Hal ke-2 yang mejadi pesannya adalah “terbaik”. NU, Muhammadiyah, dan bukan NU dan Muhammadiyah tentu memiliki kader-kader terbaik yang akan memberikan kontribusi positif bagi perkembangan UIN Sunan Kalijaga Yogyakarta. Kader-kader terbaik harus memiliki ruang untuk tumbuh dan berkembang, baik untuk pengembangan diri atau kemajuan institusi. Mungkin saja kader terbaik sebuah ormas tidak dapat tumbuh dan berkembang karena berada dalam lingkup ormas yang lain, maka Pak Rektor nampaknya ingin menjamin bahwa semua kader terbaik harus mendapat kesempatan yang sama untuk tumbuh dan berkembang. Bagaimana yang tidak baik, tentu yang terbaik berkewajiban membinanya. 🙂
Untuk apa? Ini berkaitan dengan hal yang ke-1, yaitu kerjasama. Jika kader-kader terbaik dari NU, Muhammadiyah, dan bukan NU dan Muhammadiyah bekerjasama, maka UIN Sunan Kalijaga akan memiliki kesempatan untuk yang luas untuk melanjutkan pencapaian-pencapaian rektor sebelumnya. Jika kita lihat permadani, maka kita akan tahu bahwa indahnya taman permadani bukan karena dia disulam dari satu warna benang, tetapi beragam warna yang disatukan dalam satu rajutan.

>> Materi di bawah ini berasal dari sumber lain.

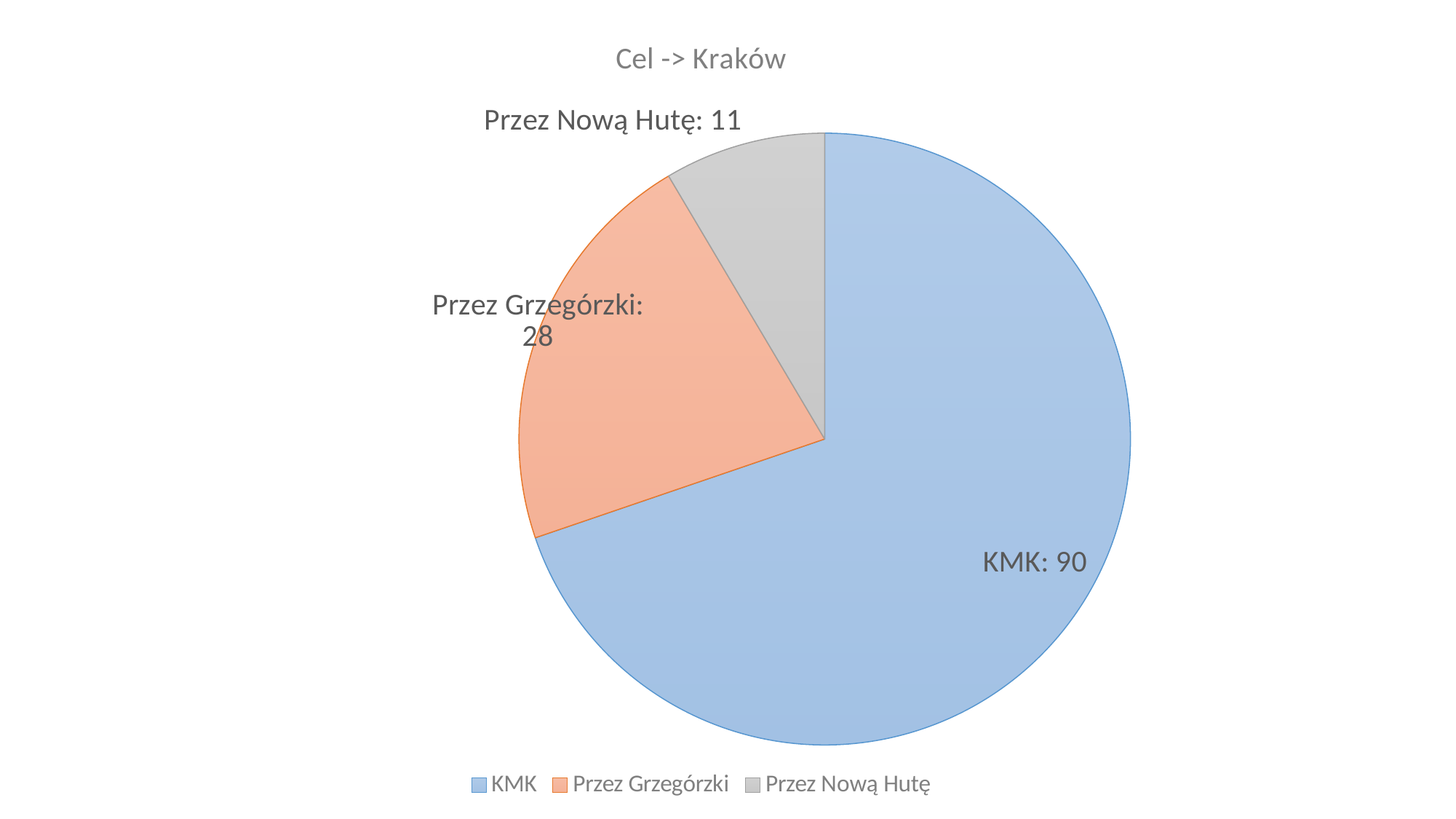
Which category has the largest slice? KMK Which category has the smallest slice? Przez Nową Hutę What kind of chart is shown? pie chart What is the value for Przez Nową Hutę? 11 What is the difference between the values for KMK and Przez Grzegórzki? 62 What is the title of the chart? Cel -> Kraków Which is larger, Przez Grzegórzki or Przez Nową Hutę? Przez Grzegórzki What is the difference between the values for Przez Grzegórzki and Przez Nową Hutę? 17 What is the total of all slices in the pie? 129 What is the value for Przez Grzegórzki? 28 What is the value for KMK? 90 How many slices does the pie chart have? 3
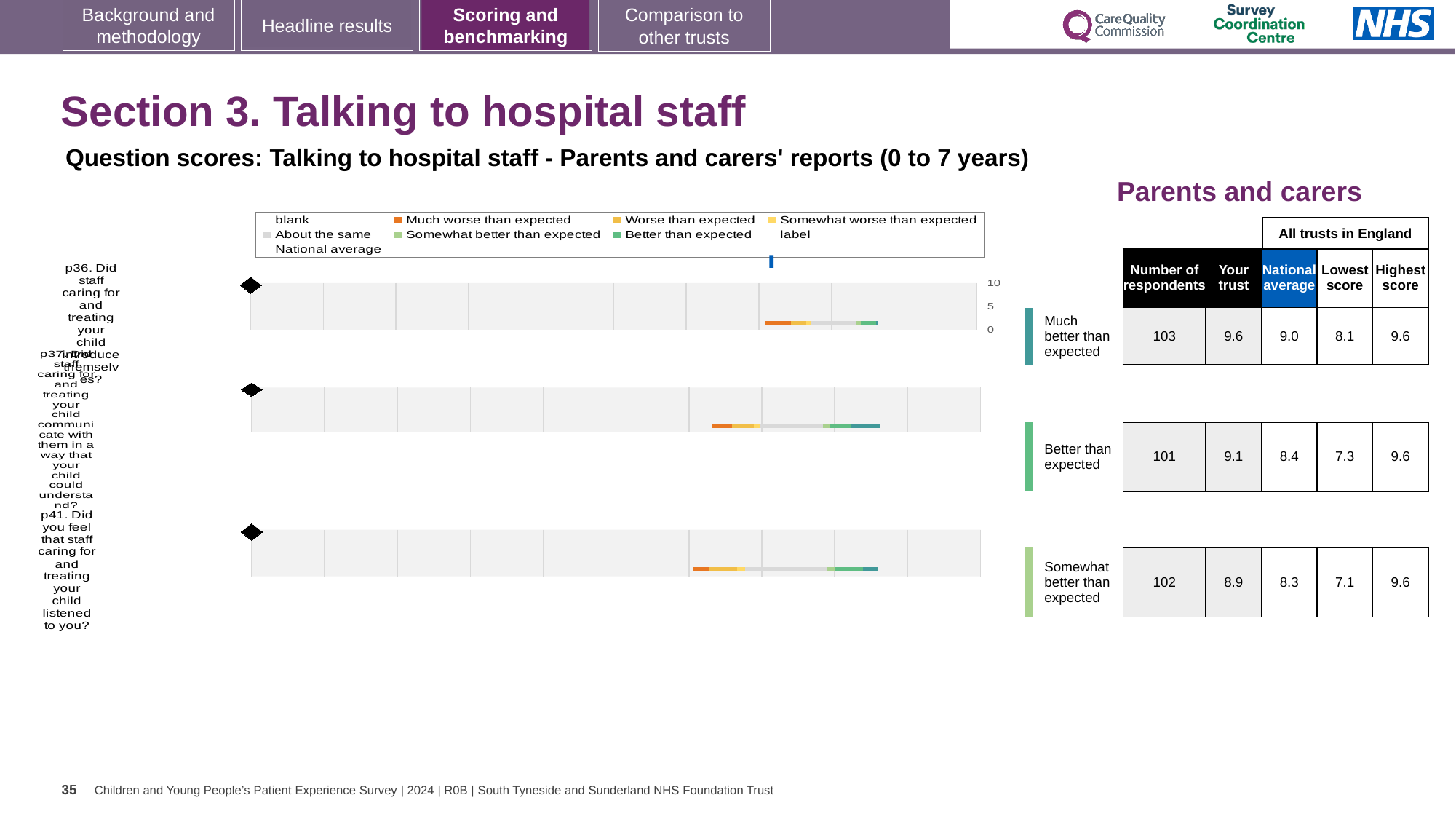
In the table beside the chart, what is the 'Your trust' score for the row labelled 'Better than expected'? 9.1 In the table beside the chart, what is the number of respondents for the row labelled 'Much better than expected'? 103 How many survey questions (bars) are plotted in the chart? 3 What colour does the legend use for 'Much worse than expected'? orange In the table beside the chart, what is the national average for the row labelled 'Somewhat better than expected'? 8.3 Which row in the table beside the chart has the lowest 'Lowest score' value? Somewhat better than expected In the table beside the chart, for the row labelled 'Better than expected', which is larger: the 'Your trust' score or the national average? Your trust Which row in the table beside the chart has the highest 'Your trust' score? Much better than expected What kind of chart is shown on the slide? bar chart What is the heading above the table to the right of the chart? Parents and carers In the table beside the chart, what is the lowest score for the row labelled 'Much better than expected'? 8.1 In the table beside the chart, what is the difference between the 'Your trust' score and the national average for the row labelled 'Much better than expected'? 0.6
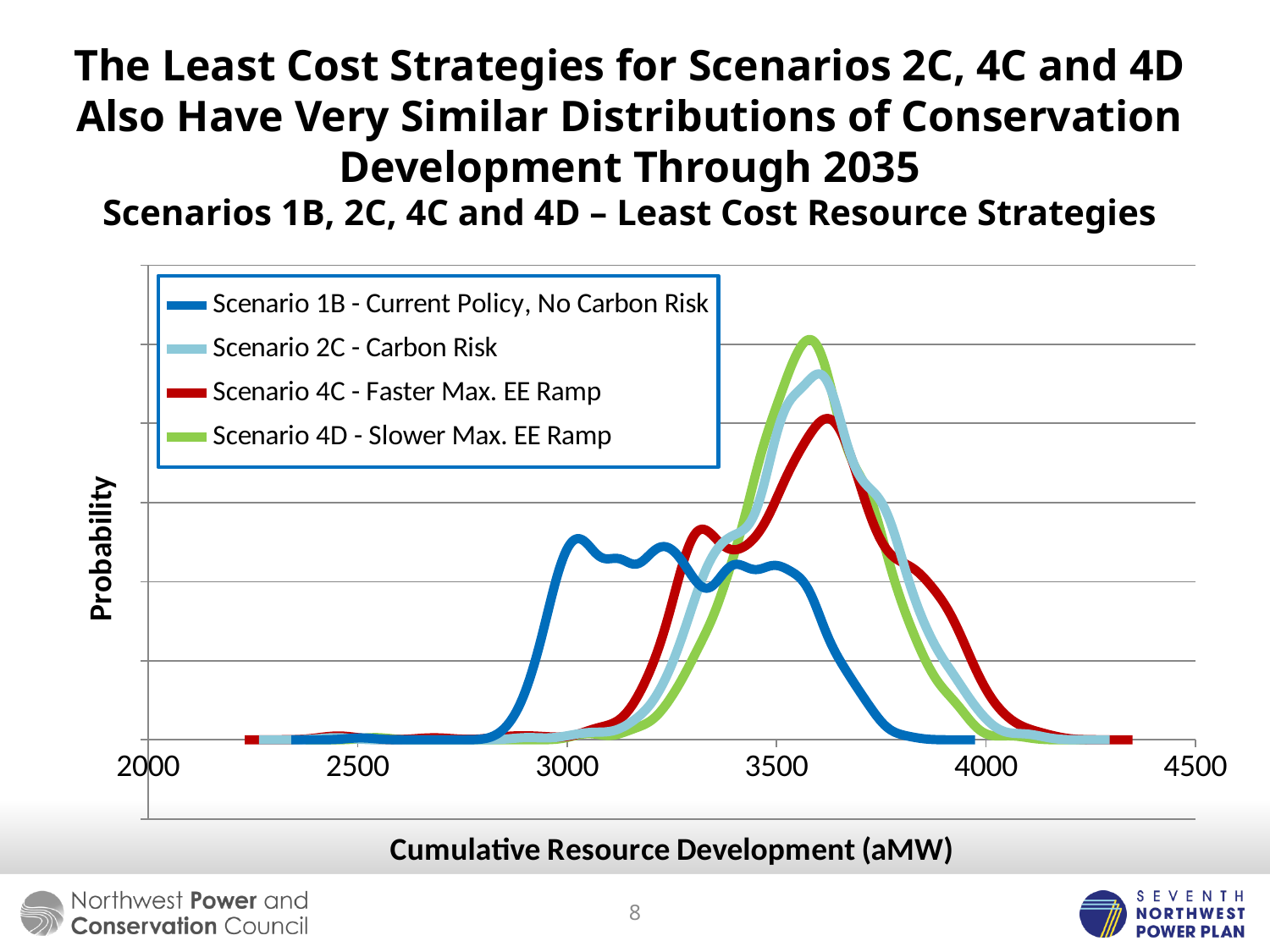
What is the title of the x axis? Cumulative Resource Development (aMW) Which series reaches a higher peak, Scenario 1B - Current Policy, No Carbon Risk or Scenario 4C - Faster Max. EE Ramp? Scenario 4C - Faster Max. EE Ramp What kind of chart is shown on the slide? Line chart Which scenario's distribution reaches the highest peak probability? Scenario 4D - Slower Max. EE Ramp Which scenario's distribution has the lowest peak probability? Scenario 1B - Current Policy, No Carbon Risk How many tick labels are shown on the x axis? 6 What is the title of the y axis? Probability Is the cumulative resource development at the highest point of Scenario 1B - Current Policy, No Carbon Risk greater or less than 3500 aMW? less How many series does the legend list? 4 Is the cumulative resource development at the peak of Scenario 4D - Slower Max. EE Ramp greater or less than 3500 aMW? greater Is the cumulative resource development at the peak of Scenario 4C - Faster Max. EE Ramp greater or less than 4000 aMW? less Which series reaches a higher peak, Scenario 2C - Carbon Risk or Scenario 4C - Faster Max. EE Ramp? Scenario 2C - Carbon Risk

Mengapa Rektor Prof. Al Makin memiliki pandangan demikian? Nampaknya ini merupakan akumulasi dari pengetahuan dan pengalamannya bekerja dan bersinergi dengan berbagai pihak dengan komitmen dan kualitas yang tinggi. Selain itu, Prof Al Makin juga memiliki track record menemani dan hidup bersama dengan kelompok-kelompok minoritas. “Menjadi minoritas itu tidak nyaman, makanya kita perlu menemaninya agar tidak merasa minoritas,” demikian kira-kira yang pernah disampaikan beberapa tahun sesaat setelah meluncurkan bukunya “Nabi-nabi Nusantara.”
Mendengarkan sambutan Pak Rektor tersebut, saya teringat dengan pesan whatsApp beliau yang dikirimkan di WAG Fakultas Ushuluddin dan Pemikiran Islam pada tanggal 14 Juli 2020, atau empat hari setelah dilantik oleh Menteri Agama Republik Indonesia menjadi Rektor UIN Sunan Kalijaga.
“Bapak Ibu dosen Ushuluddin. Saya Al Makin Rektor UIN Sunan Kalijaga Yogya mohon doa dan dukungan semua. Doakan ya saya menjadi rektor yg adil, jujur, bersih, amanah, ngayomi, sederhana sampe akhir. Aminkan.”
Membaca pesan WA pak Rektor dan mengkaitkannya dengan sambutannya dalam pelatihan Big Data yang dilaksanakan Fakultas Ilmu Sosial dan Humaniora saya menyakini bahwa ada upaya tulus dari rektor untuk membawa UIN Suka menjadi lebih baik, atau menjadi terunggul dan terkemuka sebagaimana terangkum dalam visi-misi UIN Sunan Kalijaga.
Selamat menjalankan amanah pak Rektor, semoga sukses.